§ DO THIS
Write the lines below as a JSON list of strings, one string per line, skipping blank lines and leaving out the picture lines.

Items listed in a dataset
-- BEGIN --
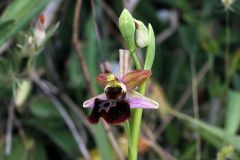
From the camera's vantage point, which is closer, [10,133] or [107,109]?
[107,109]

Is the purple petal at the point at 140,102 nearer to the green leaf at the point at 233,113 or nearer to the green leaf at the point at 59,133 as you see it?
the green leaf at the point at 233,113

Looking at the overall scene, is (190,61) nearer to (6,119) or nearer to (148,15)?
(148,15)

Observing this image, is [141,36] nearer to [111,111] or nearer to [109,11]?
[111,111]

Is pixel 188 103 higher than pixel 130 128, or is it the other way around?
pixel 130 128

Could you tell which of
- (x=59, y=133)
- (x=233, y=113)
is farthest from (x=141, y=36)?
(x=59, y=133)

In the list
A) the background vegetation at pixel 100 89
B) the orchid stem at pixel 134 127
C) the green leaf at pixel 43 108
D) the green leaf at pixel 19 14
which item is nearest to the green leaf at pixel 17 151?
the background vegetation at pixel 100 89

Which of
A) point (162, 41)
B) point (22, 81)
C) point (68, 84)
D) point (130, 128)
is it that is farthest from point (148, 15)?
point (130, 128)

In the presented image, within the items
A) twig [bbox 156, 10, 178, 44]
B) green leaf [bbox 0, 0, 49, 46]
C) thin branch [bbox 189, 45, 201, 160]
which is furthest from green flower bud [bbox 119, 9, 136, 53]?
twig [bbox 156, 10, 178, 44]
-- END --
§ ANSWER IN FULL
[
  "From the camera's vantage point, which is closer, [10,133] or [107,109]?",
  "[107,109]",
  "Is the purple petal at the point at 140,102 nearer to the green leaf at the point at 233,113 or nearer to the green leaf at the point at 59,133 as you see it?",
  "the green leaf at the point at 233,113",
  "Looking at the overall scene, is (190,61) nearer to (6,119) or nearer to (148,15)?",
  "(148,15)",
  "Observing this image, is [141,36] nearer to [111,111] or nearer to [109,11]?",
  "[111,111]",
  "Is pixel 188 103 higher than pixel 130 128, or is it the other way around?",
  "pixel 130 128",
  "Could you tell which of",
  "- (x=59, y=133)",
  "- (x=233, y=113)",
  "is farthest from (x=141, y=36)?",
  "(x=59, y=133)",
  "In the list",
  "A) the background vegetation at pixel 100 89",
  "B) the orchid stem at pixel 134 127",
  "C) the green leaf at pixel 43 108",
  "D) the green leaf at pixel 19 14",
  "which item is nearest to the green leaf at pixel 17 151?",
  "the background vegetation at pixel 100 89",
  "Which of",
  "A) point (162, 41)",
  "B) point (22, 81)",
  "C) point (68, 84)",
  "D) point (130, 128)",
  "is it that is farthest from point (148, 15)?",
  "point (130, 128)",
  "In the presented image, within the items",
  "A) twig [bbox 156, 10, 178, 44]",
  "B) green leaf [bbox 0, 0, 49, 46]",
  "C) thin branch [bbox 189, 45, 201, 160]",
  "which is furthest from green flower bud [bbox 119, 9, 136, 53]?",
  "twig [bbox 156, 10, 178, 44]"
]